Well, I hope you realise that the invariant and control variable arguments that are passed can be anything, they don’t need to be precisly a table and a number. Using that fact, can we pack the invariant and control variable into one thing, say a dictionarry, so it’s like {inva = t, ctrl = 0}
, this dictionarry will be returned by the factory instead of the invariant, and nil is returned instead of the control variable. That dictionarry will be passed to the iterator as an argument instead of the invariant. Let’s see what I’m talking about.
local function xpairs(t)
local function iterator(dict) --dict is what's in the invariant's place which is the dictionarry
dict.ctrl = dict.ctrl + 1
if dict.ctrl <= #dict.inva then
return dict.ctrl, dict.inva[dict.ctrl]
end
end
return iterator, {inva = t, ctrl = 0}, nil --the initial values are put into a dictionarry, note that the ", nil" can be omitted
end
As you can see, {inva = t, ctrl = 0}
is gonna be passed as an invariant each time, and each iteration we increment the ctrl key by 1, and since the invariant doesn’t change there is no problem. This is actually a way to bypass the fact that you need to return an index with a stateless iterator.
Remember that the invariant and the control variable are both considered states, here instead of having two seperate states, we have one complex one.
We can definitely pack more info into that dictionarry. We can store more states into it, like the odds
state. It’s initial value is gonna be 0 of course.
local function LoopUntil4Odds(t)
local function iterator(dict)
dict.ctrl = dict.ctrl + 1
if dict.odds == 4 then
return
end
if dict.ctrl <= #dict.inva then
if dict.inva[dict.ctrl]%2 ~= 0 then
dict.odds = dict.odds + 1
end
return dict.ctrl, dict.inva[dict.ctrl], dict.odds
end
end
return iterator, {inva = t, ctrl = 0, odds = 0}, nil
end
for i, v, odds in LoopUntil4Odds({1,2,3,4,5,6,7,8,9}) do
print(i, v, odds)
end
V. True iterators
Isn’t it weird that we call iterator functions iterators even though they aren’t the ones doing the iteration, the generic for loop does . The iterator function just determines what value to return next, the generic for loop uses it to do the iteration. That’s why the lua PIL prefers to give the iterator name to the generic for loop. What would we name the previously-named iterator function then? Well the lua PIL likes to call them generators, because they generate the next value, and this naming convention is present in many languages (e.g. python’s generators or generator functions).
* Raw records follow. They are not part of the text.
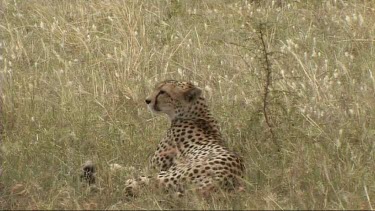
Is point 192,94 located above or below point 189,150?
above

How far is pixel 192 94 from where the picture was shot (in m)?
5.20

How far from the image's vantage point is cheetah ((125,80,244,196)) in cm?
448

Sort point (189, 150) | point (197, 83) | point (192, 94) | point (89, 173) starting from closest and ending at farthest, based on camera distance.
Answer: point (89, 173) → point (189, 150) → point (192, 94) → point (197, 83)

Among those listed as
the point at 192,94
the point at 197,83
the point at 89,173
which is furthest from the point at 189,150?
the point at 197,83

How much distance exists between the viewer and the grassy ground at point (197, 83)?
4.52m

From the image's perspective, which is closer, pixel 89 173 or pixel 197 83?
pixel 89 173

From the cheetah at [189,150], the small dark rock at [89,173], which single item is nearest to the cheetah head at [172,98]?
the cheetah at [189,150]

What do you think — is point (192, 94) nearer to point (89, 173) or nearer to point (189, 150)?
point (189, 150)

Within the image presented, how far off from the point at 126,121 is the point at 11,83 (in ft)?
2.85

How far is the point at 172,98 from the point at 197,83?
1.07 metres

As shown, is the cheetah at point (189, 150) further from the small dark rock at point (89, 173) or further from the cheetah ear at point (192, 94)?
the small dark rock at point (89, 173)

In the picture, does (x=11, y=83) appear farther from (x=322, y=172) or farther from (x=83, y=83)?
(x=322, y=172)

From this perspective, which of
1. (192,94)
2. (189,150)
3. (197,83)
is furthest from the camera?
(197,83)

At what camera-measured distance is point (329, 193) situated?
4.35 m
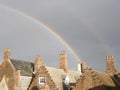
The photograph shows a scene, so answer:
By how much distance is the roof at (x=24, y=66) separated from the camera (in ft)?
163

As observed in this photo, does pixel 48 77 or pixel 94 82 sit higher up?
pixel 48 77

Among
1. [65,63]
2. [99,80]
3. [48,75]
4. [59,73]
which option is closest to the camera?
[99,80]

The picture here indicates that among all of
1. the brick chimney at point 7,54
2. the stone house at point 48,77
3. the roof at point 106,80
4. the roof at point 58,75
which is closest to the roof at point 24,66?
the stone house at point 48,77

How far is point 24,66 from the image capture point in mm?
52125

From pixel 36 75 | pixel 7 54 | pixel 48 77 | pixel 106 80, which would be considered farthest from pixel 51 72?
pixel 106 80

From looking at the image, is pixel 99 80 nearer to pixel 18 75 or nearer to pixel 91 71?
pixel 91 71

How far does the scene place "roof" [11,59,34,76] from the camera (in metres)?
49.8

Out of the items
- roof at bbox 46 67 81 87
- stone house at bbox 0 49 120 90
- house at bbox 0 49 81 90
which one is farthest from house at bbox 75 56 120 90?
roof at bbox 46 67 81 87

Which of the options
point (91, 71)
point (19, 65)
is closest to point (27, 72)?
point (19, 65)

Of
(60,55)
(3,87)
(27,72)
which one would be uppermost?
(60,55)

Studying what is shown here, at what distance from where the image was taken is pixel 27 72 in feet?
165

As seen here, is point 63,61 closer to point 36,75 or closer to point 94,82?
point 36,75

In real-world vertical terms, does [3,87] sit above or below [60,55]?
below

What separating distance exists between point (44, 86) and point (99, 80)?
11906 mm
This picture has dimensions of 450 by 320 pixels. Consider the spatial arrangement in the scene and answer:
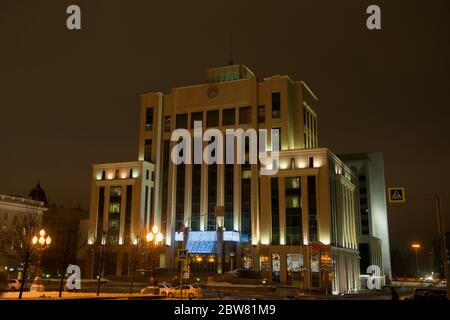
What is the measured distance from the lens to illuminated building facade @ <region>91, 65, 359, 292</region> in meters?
76.6

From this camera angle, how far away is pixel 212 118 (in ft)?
298

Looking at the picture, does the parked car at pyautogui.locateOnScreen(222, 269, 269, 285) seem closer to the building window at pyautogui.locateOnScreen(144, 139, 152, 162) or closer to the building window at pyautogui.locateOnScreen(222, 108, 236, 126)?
the building window at pyautogui.locateOnScreen(222, 108, 236, 126)

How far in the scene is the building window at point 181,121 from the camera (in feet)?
303

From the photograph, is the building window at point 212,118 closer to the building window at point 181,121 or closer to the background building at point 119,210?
the building window at point 181,121

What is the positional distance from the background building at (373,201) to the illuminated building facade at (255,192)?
105 ft

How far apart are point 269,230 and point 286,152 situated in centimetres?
1266

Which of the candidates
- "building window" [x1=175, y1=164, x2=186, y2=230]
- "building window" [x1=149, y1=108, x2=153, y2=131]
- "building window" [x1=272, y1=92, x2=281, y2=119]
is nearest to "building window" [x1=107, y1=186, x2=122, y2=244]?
"building window" [x1=175, y1=164, x2=186, y2=230]

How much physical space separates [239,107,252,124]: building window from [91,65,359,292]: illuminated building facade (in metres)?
0.18

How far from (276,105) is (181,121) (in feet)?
59.6

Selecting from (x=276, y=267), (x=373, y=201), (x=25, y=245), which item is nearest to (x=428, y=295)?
(x=25, y=245)

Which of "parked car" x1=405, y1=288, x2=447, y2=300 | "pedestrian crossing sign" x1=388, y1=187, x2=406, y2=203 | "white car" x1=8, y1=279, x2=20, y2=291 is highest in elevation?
"pedestrian crossing sign" x1=388, y1=187, x2=406, y2=203

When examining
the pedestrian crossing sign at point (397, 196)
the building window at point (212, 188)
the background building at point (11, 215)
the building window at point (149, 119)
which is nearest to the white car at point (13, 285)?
the pedestrian crossing sign at point (397, 196)
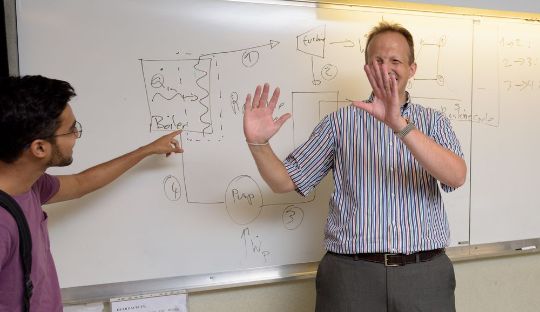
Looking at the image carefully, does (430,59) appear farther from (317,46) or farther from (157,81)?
(157,81)

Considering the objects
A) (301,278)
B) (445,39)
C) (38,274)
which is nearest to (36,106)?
(38,274)

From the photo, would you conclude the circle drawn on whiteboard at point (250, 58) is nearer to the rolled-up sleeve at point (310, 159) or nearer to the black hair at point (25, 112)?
the rolled-up sleeve at point (310, 159)

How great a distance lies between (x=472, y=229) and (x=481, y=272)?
9.5 inches

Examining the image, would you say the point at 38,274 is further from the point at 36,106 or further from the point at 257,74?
the point at 257,74

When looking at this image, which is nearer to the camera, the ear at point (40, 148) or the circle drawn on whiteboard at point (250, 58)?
the ear at point (40, 148)

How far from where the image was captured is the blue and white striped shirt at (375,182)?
1.43m

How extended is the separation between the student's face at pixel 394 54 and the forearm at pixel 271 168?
46cm

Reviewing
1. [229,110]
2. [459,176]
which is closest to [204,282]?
[229,110]

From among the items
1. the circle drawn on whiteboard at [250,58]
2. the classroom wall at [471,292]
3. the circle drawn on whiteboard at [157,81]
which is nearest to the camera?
the circle drawn on whiteboard at [157,81]

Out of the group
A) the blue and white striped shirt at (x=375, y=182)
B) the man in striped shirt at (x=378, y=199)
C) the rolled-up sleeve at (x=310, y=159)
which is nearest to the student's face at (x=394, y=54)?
the man in striped shirt at (x=378, y=199)

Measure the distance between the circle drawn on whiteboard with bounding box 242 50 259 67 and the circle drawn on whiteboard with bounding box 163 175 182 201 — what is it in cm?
50

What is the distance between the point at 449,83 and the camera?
1946 mm

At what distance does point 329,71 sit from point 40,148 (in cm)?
111

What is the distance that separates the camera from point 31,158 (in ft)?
3.56
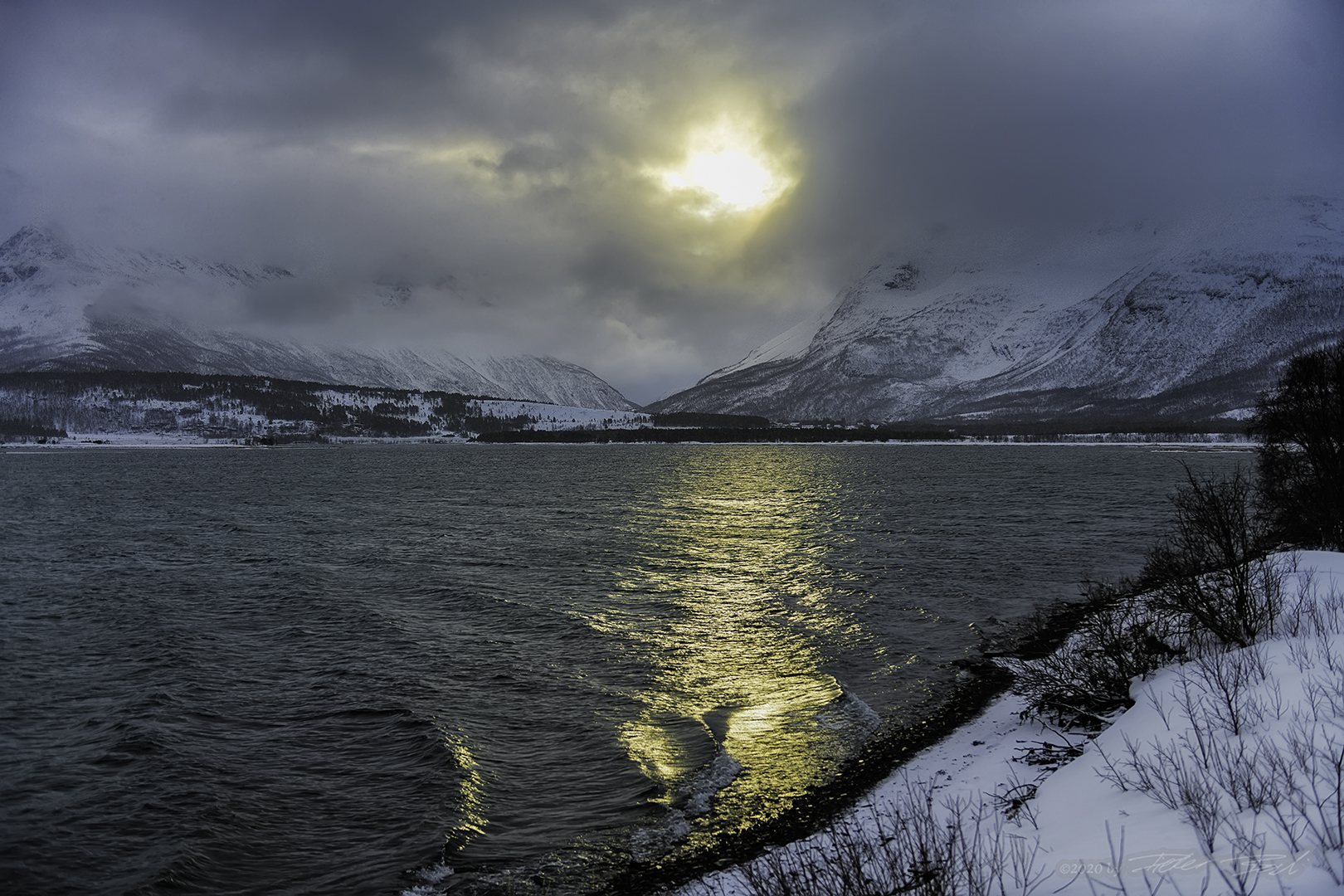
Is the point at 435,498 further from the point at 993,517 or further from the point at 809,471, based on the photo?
the point at 809,471

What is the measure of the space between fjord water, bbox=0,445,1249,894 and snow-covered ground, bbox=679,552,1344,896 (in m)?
2.94

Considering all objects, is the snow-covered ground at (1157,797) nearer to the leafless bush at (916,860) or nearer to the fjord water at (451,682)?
the leafless bush at (916,860)

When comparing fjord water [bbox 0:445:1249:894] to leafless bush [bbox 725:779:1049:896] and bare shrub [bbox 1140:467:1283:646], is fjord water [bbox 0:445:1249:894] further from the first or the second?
bare shrub [bbox 1140:467:1283:646]

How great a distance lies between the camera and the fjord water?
1392cm

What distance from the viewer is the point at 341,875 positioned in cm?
1280

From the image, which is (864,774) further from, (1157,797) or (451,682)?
(451,682)

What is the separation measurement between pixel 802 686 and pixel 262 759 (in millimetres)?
14349

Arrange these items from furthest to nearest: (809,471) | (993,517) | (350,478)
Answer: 1. (809,471)
2. (350,478)
3. (993,517)

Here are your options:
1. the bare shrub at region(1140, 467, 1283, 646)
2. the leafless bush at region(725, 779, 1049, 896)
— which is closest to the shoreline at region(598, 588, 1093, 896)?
the leafless bush at region(725, 779, 1049, 896)

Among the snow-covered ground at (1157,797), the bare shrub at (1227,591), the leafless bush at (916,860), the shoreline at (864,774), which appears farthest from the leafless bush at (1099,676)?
the leafless bush at (916,860)

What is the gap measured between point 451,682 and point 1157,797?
1876 cm

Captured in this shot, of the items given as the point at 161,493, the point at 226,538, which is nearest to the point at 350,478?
the point at 161,493

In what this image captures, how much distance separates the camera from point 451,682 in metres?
22.3

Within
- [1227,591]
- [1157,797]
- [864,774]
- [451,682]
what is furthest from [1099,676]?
[451,682]
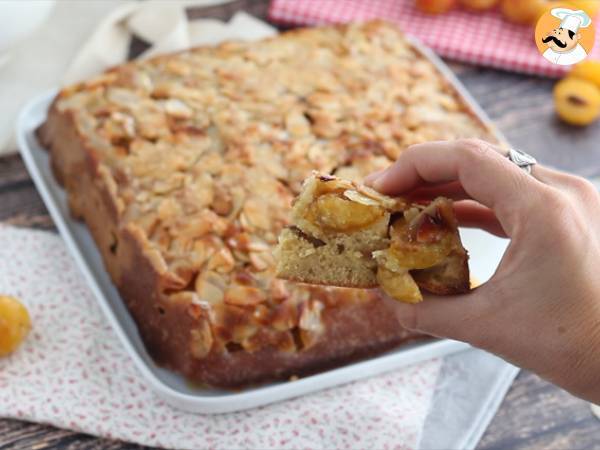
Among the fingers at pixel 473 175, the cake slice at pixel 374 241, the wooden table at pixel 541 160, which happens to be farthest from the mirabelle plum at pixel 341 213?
the wooden table at pixel 541 160

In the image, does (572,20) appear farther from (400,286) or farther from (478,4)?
(478,4)

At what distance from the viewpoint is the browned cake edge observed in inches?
66.1

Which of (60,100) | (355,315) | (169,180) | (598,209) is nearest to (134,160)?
(169,180)

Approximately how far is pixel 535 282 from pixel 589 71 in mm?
1448

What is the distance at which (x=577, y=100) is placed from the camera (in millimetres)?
2439

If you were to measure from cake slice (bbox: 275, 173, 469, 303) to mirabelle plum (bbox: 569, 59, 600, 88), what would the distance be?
130 cm

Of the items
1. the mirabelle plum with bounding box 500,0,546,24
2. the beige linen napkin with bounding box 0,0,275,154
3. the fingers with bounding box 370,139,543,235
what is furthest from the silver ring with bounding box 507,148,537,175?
the mirabelle plum with bounding box 500,0,546,24

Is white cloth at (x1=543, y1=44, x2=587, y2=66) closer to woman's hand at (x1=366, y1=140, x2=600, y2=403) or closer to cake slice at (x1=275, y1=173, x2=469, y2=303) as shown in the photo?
woman's hand at (x1=366, y1=140, x2=600, y2=403)

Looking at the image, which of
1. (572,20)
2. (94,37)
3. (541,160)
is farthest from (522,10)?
(572,20)

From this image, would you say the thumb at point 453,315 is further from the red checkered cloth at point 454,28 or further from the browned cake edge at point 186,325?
the red checkered cloth at point 454,28

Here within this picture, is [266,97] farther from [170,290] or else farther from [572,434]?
[572,434]

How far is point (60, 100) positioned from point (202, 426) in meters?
0.81

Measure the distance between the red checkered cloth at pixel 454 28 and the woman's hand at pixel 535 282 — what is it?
1.36 metres

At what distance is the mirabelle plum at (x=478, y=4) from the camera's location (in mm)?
2730
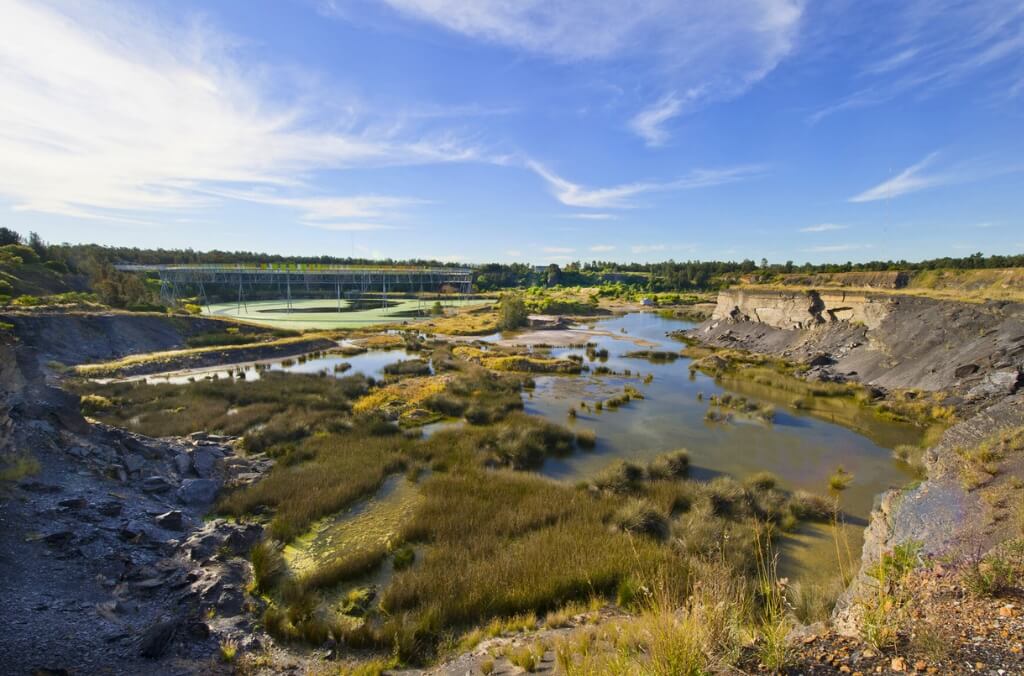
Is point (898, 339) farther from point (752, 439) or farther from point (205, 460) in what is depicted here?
point (205, 460)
Did you know that at a certain point in lua generic for loops didn’t exist yet? You had to use table.foreach
(table.foreachi
exists as well which is equivilant to ipairs
) instead. Essentially, it takes two parameters, the table to iterate through, and a function to apply to each element. So if you had something arbitrary like this in the modern lua
for i, v in pairs(t) do --where t is some table
if v > 10 then
print(tostring(v).." is greater than 10")
else
print(tostring(v).." is less than 10")
end
end
This almost looks like that the body of the for loop is a function where each element is passed as an argument to that function each time. If I were to write this using table.foreach
, I would do this
local function f(i, v) --i is the index of the element each time and v is the elemet from the table each time
if v > 10 then
print(tostring(v).." is greater than 10")
else
print(tostring(v).." is less than 10")
end
end
table.foreach(t, f) --where t is some table
table.foreach
does the iteration on its own, it doesn’t need a for loop to do so. Cool right? For that reason table.foreach
and table.foreachi
are called true iterators, they are actual iterators that do the iteration on their own, unlike the iterators we have been talking about this whole time that are just plugged in a generic for loop.
That’s it! I hope you found this article informative (without doubt it is) and as usual, have a wonderful day!